|Amusingly Obscure Kanji - 5/6
||[May. 6th, 2005|11:50 am]
Kanji of the Day
(RI / kozato(i))
So, I thought I'd do weekly entries focusing on kanji that are sort of fun to know without necessarily being the sort of kanji that you need to know. Sometimes, random knowledge can be cool!
This kanji above is very near and dear to me (some of you probably recognize it already and are shaking your heads in disdain). This is the character to which I owe my namesake, Rikoshi.
Sensei shall now tell you a story.
Ever since I began studying Japanese, I've been a total kanji nut. I've always been fascinated by them, and I think that the way that Chinese characters made the transition into Japanese has led to some really nifty 'tricks' that one can do with kanji. Sometimes, out of boredom, or even just intentionally, I would sift through lists of kanji and check out ones that caught my eye.

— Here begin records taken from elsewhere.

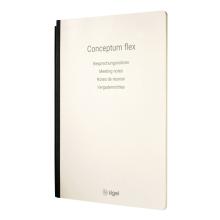 CF222-Conceptum-flex-Spezialheft-Besprechungsnotizen-A4.jpg
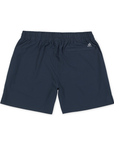 Men's Ranger Shorts - Cross Courts
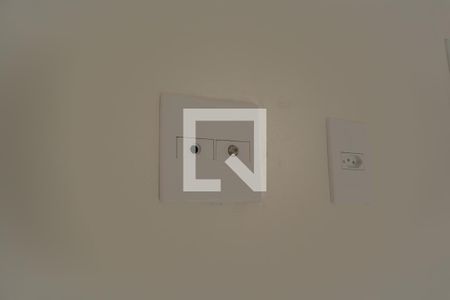 Apartamento para alugar com 60m², 2 quartos e 1 vaga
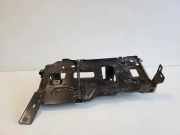 Akku-Pad OPEL GRANDLAND X (75) 1.6 Turbo D 982115058005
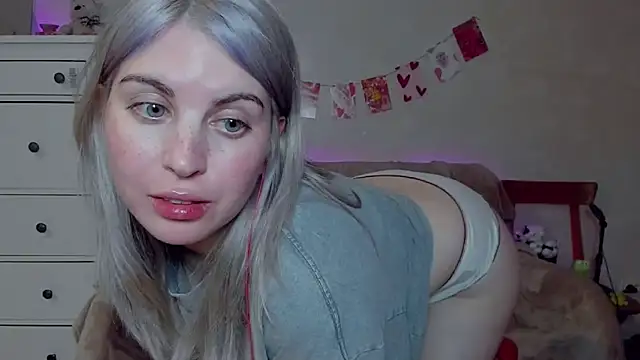 pawpaws online show from May 28, 8:12 am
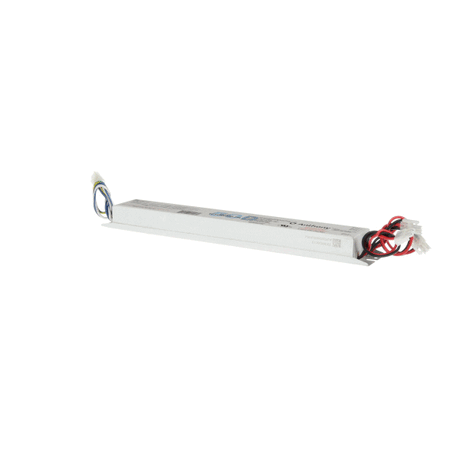 MASTER-BILT PARTS Master-Bilt 23-01737 Anthony LED Driver 60-17544-0 - SKU MB23-01737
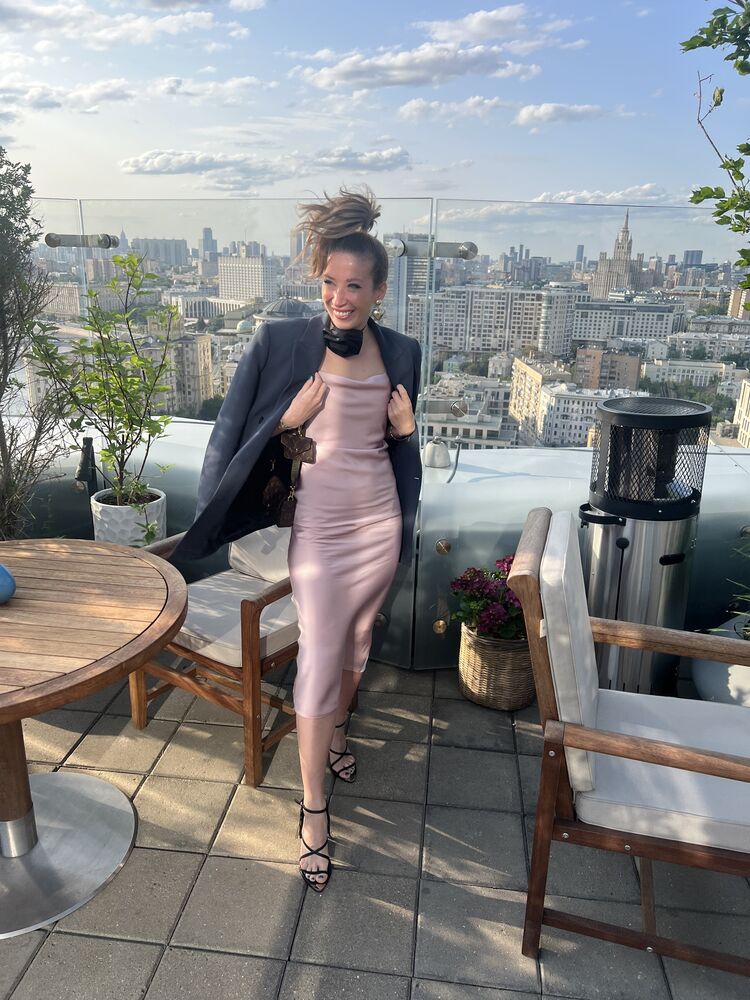 ���������� ������, ���� ������� ����, 39 ���, ������������ ��� ����� � ���������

This character above was one such character. At its base is 利 ri, which means 'advantageous' or 'beneficial' (it also means 'interest' in a monetary sense). The radical on the left is 忄 risshin-ben; this is an adapted version of the character 心 kokoro, and it signifies things having to do with 'heart' or 'emotion.'
As soon as I saw this character, I thought it was a really neat combination of parts, and I also that it looked really pretty (even though it can be a pain in the ass to write by hand). The meaning listed in the dictionary was clever. There's a word for 'clever' in Japanese that's usually written as 利口 rikou, but is sometimes seen as 悧巧.
One of the other things that I love to do is create names. I'm a writer, and coming up with names is always difficult, but I love the challenge. When I saw this 'ri' character, I knew that I had to somehow form a name from it. I decided that it should be a Japanese male name, one that was invented but that still sounded 'real.' For those of you who don't know, a great many Japanese male names are three syllables long and end in '-shi' (Hiroshi, Takeshi, Satoshi, Kiyoshi, Takashi, Tsuyoshi, Yasushi, and so on). So, this left with with a 'Ri' and a 'shi' for two of the three syllables. A name ending in '-rishi' doesn't sound very natural in Japanese (and 利子 rishi is the Japanese word for 'interest,' again). Therefore, I was looking at 'Ri__shi' for a name. 'Ko' sounded like a good syllable to fill the gap... but what character would be good to use?
In the end, the answer struck me as being so painfully obvious that I was surprised I hadn't thought of it sooner: 悧狐志.
Broken down, this comes out to:
RI: 悧 - clever, crafty
KO: 狐 - fox
SHI: 志 - will, ambition
Going by a sort of classical-type reading of this name as if it were a phrase, you get something like 「悧い狐の志」 kozatoi kitsune no kokorozashi, which I like to translate as "the ambition of the sly fox."
This kanji isn't in common use, and as far as I can tell, it's not used a whole lot in Chinese, either. In fact, a lot of people I showed it to initially thought I was trying to write 痢 ri, which means 'diarrhea.' I did, however, come across some learned folk who were also fond of kanji and hanzi, and they assured me that it did exist and that it did mean 'clever,' as I thought.
Interestingly, people also noted that while it does mean 'clever,' it also has a sort of 'negative' connotation to it, in some regards. That's where I tend to use words like 'sly' or 'crafty' or 'cunning,' which are are still positive attributes that nevertheless make people think twice, sometimes.
The こざと.い kozato(i) reading of this kanji is evidently very old and rare, to the point where most dictionaries don't even have it listed as a reading (the word itself has dropped out of modern Japanese use, so you probably don't ever have to worry about knowing it). Still, I think it has a nice ring to it, and it's reminiscent (and probably etymologically related) with words like 目敏い mezatoi, 'sharp-sighted'; 耳ざとい mimizatoi, 'keen-eared'; あざとい azatoi, 'clever, sly'.